Crisis in the Real Economy: September 2008 — Spring 2009
Although world stock-markets had been in retreat since November 2007, it wasn’t until September 2008 that the full effects of the crisis started to be felt in the real economy. There were two basic reasons for this spread. Firstly, it became more difficult for businesses to access credit. This was particularly problematic as, during the era of neoliberalism, it became standard practice for companies to borrow heavily in order to minimise the tax liabilities of their owners. Many businesses were heavily dependent on cheap credit and when it disappeared, they faced an immediate crisis and had to close or downsize to survive.

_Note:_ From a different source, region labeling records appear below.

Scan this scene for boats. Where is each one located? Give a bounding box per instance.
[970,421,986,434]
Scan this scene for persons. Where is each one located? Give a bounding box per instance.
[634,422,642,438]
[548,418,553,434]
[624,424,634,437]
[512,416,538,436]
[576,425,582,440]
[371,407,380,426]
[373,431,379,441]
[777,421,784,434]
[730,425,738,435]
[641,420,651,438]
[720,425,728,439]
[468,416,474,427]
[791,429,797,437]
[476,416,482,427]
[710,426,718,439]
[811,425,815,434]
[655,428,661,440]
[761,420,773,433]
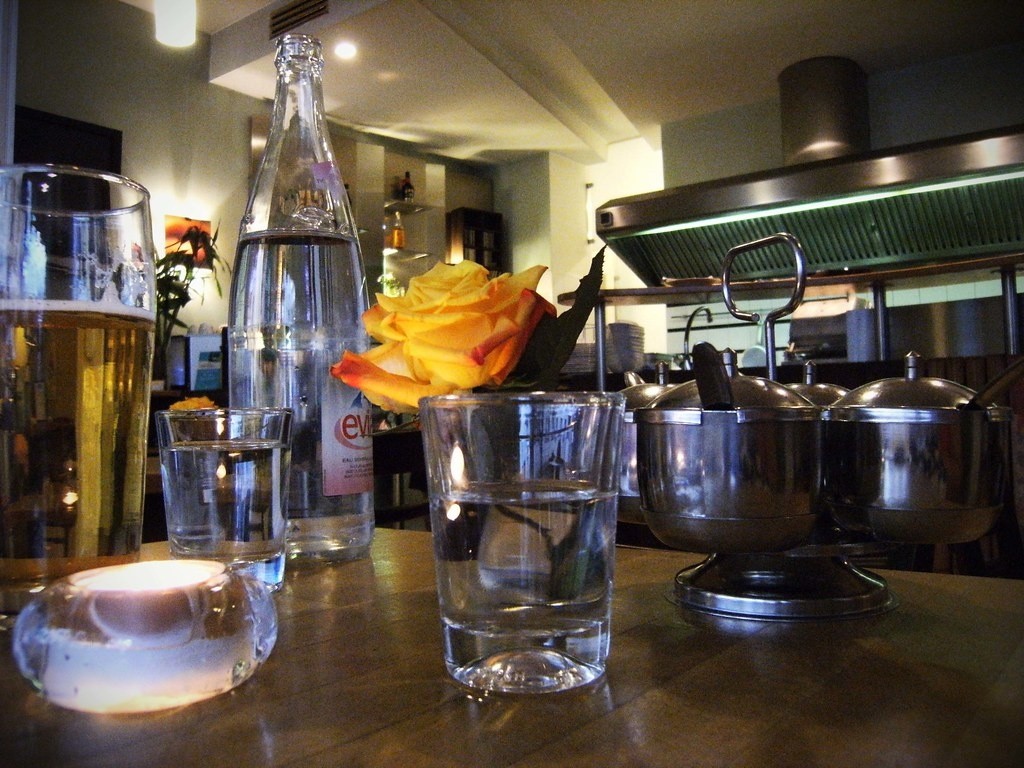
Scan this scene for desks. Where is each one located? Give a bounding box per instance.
[0,524,1024,768]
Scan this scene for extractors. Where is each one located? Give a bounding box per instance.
[595,123,1024,288]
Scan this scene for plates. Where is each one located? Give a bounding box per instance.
[560,342,597,372]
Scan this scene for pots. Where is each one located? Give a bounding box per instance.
[618,361,679,498]
[633,348,821,555]
[822,352,1014,545]
[784,360,850,411]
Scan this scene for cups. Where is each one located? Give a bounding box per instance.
[418,392,627,693]
[161,411,296,592]
[0,163,157,633]
[392,473,411,505]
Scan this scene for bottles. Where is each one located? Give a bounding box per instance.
[402,171,414,203]
[344,184,352,209]
[382,216,393,248]
[228,33,374,561]
[392,211,404,248]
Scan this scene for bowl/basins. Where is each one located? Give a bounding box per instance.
[605,323,644,371]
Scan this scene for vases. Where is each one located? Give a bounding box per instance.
[478,408,612,606]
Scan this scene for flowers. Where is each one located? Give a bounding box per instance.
[169,398,219,413]
[329,245,596,570]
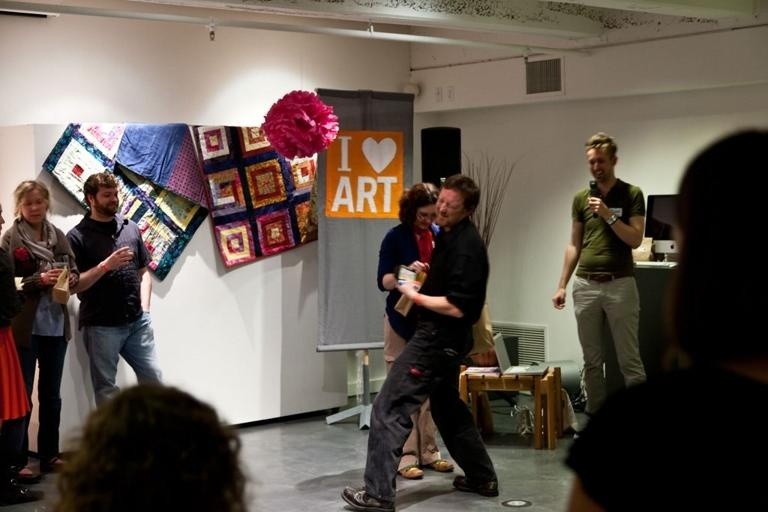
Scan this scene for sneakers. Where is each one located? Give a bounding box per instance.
[342,487,395,512]
[432,458,454,472]
[400,466,424,479]
[453,475,499,497]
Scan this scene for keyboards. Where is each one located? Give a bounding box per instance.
[634,260,676,266]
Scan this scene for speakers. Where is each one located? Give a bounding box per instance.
[420,126,461,180]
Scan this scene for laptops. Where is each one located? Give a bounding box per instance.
[492,333,549,376]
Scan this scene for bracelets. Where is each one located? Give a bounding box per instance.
[413,293,422,304]
[607,214,617,225]
[99,261,109,272]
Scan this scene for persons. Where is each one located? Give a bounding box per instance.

Secondly, the crisis was ultimately triggered by the fact that workers were unable to service their debts. This meant that there was going to be less consumer spending and companies were going to sell less products. This caused share prices to collapse and companies to cut back even further. These effects combined in a negative feedback loop — rising unemployment and less credit caused companies to cut back even further as spending collapsed, leading to a runaway economic crisis.
Global Political Repercussions of the capitalist crisis
As soon as the scale of the crisis became clear, all rhetoric about free-markets and competition vanished. Bankers, capitalists and right wing politicians were all suddenly huge believers in the role of the state and the importance of regulation.
It took no time at all for the bankers and various other troubled industries to start demanding public money to bail them out. This showed just how thin capitalism’s ideological layer is — they will believe anything and say anything as long as it is in their own immediate interests to do so. Thus far, the neoliberal governments of the world, with their hatred for government interference have poured more than $10 trillion into bailing out their banks. However, the chain reaction of the collapse in the real economy has caused even more fundamental shifts in economic policy.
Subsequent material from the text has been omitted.